Фрагмент страницы:
○ ○ ○

Не случайно «убрал» Рембрандт со стола всякие яства. Ведь дело не в том, что эти люди собрались сюда пировать, хотя Эсфирь и призвала Артаксеркса и его приближенного именно на пир. Дело в том, что происходит разоблачение коварного преступления, что у каждого концентрированы все силы ума, воли и чувства. И это обозначено не только мимикой и жестами, но и той подчеркнутой пустотой, которая царит вокруг. Так, когда и вы задумаетесь о чем-нибудь очень важном, то забываете об окружающем. Это-то ощущение и «овеществил» великий художник.
Допустим далее, что каждый из участников беседы (и это тоже было бы совершенно естественно) был одет в разноцветные одеяния – красные, желтые, голубые, зеленые, белые. Мы тогда невольно ощутили бы удовольствие от красочного многообразия картины и действие восприняли как праздник. Рембрандт буквально «сгущает краски». В картине доминирует один золотисто-пламенный тон. Кое-где вспыхивают глуховатые холодные оттенки. Именно это делает восприятие картины таким сосредоточенным – строгим и одновременно тревожным. При этом вариации господствующего основного тона в большой мере доносят до нас психологические облики каждого из действующих лиц.
Светлее всего лицо и верхняя часть фигуры Эсфири. Благодаря этому мы очень остро воспринимаем ее нежный, хоть далеко и не идеально красивый профиль, ее простертые над столом руки, ее порывисто подавшуюся вперед фигуру. Ее оранжевое платье, перламутровые оттенки лица создают ощущение чего-то открытого, как бы вырывающегося своим чистым звучанием из глуховатого мерцания объемлющего ее со всех сторон золота.
Этот золотой тон господствует в фигуре царя. Он объединяет Артаксеркса в общем аккорде чистого золота с фигурой Эсфири противопоставляя их обоих Аману. Аман почти поглощен темнотой, сумрак как бы засасывает его вытолкнутую на край картины фигуру. Золотистые тени превращаются здесь в зловещие кровавые отблески.
Кстати, здесь уместно сделать одно принципиальное замечание. «Кровавые отблески», сказали мы, и можно подумать, что здесь есть прямой намек на предстоящую казнь Амана. Так толковать выразительность цвета или любого другого формального приема было бы ошибкой, вульгаризацией. В багровых бликах на одежде опального царедворца нет, конечно, никакой аллегории, никакого символического намека. Просто сам этот сумрачно-зловещий цвет создает настроение обреченности, но отнюдь не обозначает обреченность. Форма для настоящего художника не набор готовых символов, но живая плоть наблюдений, переживаний, мыслей.

○ ○ ○

Строки данных:

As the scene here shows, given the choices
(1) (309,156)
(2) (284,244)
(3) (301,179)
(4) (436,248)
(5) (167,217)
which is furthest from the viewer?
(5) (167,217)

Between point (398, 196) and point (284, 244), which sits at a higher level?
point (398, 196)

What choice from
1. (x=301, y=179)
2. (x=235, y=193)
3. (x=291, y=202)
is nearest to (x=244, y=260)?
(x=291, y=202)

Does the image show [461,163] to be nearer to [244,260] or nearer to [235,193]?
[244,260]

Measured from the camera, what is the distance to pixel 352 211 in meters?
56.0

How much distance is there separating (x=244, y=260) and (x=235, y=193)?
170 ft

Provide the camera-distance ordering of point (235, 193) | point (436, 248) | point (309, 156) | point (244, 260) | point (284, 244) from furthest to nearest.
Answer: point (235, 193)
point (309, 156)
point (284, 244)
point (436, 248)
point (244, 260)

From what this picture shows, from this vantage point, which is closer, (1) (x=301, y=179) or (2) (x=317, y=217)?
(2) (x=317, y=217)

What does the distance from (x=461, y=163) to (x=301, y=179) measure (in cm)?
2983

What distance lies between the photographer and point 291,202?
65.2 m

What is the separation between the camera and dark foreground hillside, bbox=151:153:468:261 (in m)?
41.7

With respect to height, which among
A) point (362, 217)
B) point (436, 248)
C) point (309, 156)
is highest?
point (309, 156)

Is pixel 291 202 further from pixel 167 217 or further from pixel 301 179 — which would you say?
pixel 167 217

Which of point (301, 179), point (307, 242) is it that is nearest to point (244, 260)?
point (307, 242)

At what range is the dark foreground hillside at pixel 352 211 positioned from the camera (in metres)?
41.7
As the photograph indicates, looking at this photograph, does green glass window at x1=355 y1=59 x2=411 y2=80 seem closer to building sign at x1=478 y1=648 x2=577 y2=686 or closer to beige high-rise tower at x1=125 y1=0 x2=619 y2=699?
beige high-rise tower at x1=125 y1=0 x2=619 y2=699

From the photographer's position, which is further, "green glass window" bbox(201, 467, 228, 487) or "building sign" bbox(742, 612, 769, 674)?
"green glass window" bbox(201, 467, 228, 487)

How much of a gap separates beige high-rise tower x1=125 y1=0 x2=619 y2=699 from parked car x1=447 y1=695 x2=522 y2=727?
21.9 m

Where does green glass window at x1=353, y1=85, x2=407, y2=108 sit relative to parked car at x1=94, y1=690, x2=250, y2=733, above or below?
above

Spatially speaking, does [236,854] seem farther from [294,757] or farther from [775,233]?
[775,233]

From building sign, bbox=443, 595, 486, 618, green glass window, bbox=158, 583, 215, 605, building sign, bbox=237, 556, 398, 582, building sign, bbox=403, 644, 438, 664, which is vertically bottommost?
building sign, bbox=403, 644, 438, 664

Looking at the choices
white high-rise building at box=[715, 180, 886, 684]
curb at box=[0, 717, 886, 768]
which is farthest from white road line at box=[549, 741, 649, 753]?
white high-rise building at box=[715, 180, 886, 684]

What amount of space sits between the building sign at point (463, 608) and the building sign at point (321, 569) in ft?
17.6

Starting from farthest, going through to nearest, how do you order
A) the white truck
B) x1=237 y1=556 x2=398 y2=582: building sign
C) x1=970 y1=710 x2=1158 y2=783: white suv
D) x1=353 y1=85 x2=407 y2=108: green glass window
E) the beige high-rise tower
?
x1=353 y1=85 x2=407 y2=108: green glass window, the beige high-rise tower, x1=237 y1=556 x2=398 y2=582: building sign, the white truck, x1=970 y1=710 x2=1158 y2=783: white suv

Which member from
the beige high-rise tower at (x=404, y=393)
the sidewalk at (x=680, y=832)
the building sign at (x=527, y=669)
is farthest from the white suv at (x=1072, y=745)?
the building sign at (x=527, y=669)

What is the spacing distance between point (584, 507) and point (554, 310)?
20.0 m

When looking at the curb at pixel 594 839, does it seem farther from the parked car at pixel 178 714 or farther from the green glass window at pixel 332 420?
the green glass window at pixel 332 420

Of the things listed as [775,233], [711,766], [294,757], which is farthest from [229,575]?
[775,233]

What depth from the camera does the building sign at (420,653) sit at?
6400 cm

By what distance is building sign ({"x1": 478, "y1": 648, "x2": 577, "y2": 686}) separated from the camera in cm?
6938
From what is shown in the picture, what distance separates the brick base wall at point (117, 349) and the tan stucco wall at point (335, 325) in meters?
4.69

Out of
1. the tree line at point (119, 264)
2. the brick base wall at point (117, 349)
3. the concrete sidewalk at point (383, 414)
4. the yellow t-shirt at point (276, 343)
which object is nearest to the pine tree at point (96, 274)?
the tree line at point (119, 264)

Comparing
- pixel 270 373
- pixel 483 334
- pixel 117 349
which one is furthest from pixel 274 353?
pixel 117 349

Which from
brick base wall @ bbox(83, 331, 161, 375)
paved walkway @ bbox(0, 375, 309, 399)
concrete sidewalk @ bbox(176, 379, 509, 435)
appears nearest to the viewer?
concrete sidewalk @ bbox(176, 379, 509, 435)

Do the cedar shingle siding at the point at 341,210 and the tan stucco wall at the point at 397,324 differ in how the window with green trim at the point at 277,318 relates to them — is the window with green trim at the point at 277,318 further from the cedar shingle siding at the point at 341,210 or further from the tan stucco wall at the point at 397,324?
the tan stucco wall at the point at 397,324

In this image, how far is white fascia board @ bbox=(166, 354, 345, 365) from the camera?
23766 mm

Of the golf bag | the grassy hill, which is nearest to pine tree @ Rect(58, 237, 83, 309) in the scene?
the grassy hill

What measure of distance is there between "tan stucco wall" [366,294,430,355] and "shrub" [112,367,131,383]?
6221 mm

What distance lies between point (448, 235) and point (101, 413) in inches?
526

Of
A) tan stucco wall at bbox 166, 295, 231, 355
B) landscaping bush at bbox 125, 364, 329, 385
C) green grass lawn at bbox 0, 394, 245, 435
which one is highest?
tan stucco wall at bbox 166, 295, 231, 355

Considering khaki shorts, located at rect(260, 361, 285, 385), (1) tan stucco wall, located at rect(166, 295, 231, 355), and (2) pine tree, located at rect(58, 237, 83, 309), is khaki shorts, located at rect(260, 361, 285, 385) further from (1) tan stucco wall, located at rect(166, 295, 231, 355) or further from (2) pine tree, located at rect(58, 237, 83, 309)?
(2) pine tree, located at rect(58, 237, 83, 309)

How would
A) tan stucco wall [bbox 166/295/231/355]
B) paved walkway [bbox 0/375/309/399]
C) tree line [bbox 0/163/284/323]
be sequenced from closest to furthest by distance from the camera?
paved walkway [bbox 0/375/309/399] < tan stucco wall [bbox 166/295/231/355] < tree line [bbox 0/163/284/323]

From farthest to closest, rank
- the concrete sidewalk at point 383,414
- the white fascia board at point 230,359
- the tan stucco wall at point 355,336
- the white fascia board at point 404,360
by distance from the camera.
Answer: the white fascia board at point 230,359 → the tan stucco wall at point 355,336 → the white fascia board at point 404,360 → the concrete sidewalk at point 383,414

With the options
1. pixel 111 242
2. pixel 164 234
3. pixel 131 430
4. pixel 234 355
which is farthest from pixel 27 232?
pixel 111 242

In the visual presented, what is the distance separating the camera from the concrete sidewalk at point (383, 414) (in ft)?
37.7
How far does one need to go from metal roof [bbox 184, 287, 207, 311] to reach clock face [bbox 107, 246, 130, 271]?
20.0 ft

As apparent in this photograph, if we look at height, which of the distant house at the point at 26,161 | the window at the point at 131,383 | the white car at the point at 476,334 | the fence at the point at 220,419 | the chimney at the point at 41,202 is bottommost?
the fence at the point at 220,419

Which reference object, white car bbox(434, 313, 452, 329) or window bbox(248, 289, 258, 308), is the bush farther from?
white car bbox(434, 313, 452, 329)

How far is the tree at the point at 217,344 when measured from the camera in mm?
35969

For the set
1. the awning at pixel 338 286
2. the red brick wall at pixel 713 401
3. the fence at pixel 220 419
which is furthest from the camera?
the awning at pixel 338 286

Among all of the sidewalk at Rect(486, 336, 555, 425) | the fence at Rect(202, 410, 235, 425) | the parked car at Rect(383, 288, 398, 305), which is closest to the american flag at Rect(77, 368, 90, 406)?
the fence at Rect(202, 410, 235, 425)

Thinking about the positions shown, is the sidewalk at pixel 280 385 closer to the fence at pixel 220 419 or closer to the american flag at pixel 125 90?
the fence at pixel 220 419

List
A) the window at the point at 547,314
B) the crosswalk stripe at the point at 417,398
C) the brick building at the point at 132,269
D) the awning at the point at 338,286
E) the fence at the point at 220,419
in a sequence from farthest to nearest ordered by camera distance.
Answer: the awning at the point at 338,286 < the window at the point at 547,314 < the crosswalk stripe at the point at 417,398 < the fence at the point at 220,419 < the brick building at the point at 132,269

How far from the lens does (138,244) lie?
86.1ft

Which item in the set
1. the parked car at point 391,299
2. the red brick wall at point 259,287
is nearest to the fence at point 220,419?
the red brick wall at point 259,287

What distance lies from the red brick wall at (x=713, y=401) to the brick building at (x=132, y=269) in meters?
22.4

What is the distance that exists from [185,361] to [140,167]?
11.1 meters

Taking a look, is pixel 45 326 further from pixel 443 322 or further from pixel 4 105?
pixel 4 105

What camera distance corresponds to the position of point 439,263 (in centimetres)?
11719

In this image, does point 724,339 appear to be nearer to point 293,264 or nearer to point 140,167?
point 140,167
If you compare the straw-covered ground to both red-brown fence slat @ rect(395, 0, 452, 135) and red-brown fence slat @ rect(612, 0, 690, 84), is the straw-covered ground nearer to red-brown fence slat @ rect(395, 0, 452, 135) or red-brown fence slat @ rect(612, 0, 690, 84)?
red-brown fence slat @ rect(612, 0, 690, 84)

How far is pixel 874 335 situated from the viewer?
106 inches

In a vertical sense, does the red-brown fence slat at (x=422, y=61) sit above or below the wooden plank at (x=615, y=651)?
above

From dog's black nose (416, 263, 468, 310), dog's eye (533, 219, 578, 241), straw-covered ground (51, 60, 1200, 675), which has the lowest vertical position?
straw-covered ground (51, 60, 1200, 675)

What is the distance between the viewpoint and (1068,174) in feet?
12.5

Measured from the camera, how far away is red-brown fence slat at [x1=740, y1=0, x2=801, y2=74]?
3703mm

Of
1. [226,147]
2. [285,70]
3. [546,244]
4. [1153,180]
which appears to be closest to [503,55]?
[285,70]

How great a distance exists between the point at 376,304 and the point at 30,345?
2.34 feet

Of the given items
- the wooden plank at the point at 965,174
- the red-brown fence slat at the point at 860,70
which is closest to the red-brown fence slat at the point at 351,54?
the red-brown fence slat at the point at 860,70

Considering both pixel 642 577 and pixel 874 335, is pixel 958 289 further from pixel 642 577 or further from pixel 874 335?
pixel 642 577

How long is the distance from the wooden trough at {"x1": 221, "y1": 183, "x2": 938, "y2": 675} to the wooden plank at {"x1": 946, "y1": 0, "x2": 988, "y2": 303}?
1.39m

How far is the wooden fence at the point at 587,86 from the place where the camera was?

○ ○ ○

Задания:
[1] Какой тон доминирует в картине, согласно отрывку о картине Рембрандта?
[2] Перепишите из отрывка о картине Рембрандта фрагмент, начиная со слов «Кстати, здесь уместно» и до слов «наблюдений, переживаний, мыслей.» включительно.
[3] Продолжите отрывок о картине Рембрандта после его последнего предложения.

Ответы:
[1] Один золотисто-пламенный тон.

[2]
Кстати, здесь уместно сделать одно принципиальное замечание. «Кровавые отблески», сказали мы, и можно подумать, что здесь есть прямой намек на предстоящую казнь Амана. Так толковать выразительность цвета или любого другого формального приема было бы ошибкой, вульгаризацией. В багровых бликах на одежде опального царедворца нет, конечно, никакой аллегории, никакого символического намека. Просто сам этот сумрачно-зловещий цвет создает настроение обреченности, но отнюдь не обозначает обреченность. Форма для настоящего художника не набор готовых символов, но живая плоть наблюдений, переживаний, мыслей.

[3]
Вернемся, однако, к «Эсфири, Аману и Артаксерксу».
Картина горизонтальна. Тем резче ощущаем мы тяжелые, с усилием поднимающиеся линии плеч Артаксеркса, широкое движение драпировок Эсфири, угловатость очертаний Амана, тем более легко продолжаем мы в нашем воображении пространство зала далеко в стороны – вправо и влево, четко воспринимая сосредоточенность группы.
Совершенно естественны движения изображенных Рембрандтом людей. Именно так и должны они себя вести – медлительно-важный Артаксеркс, порывистая Эсфирь, вкрадчиво-осторожный Аман. Но не только убедительная живость поз и жестов, но и сама композиция полотна, ее ритмическое построение создают выразительность образа картины.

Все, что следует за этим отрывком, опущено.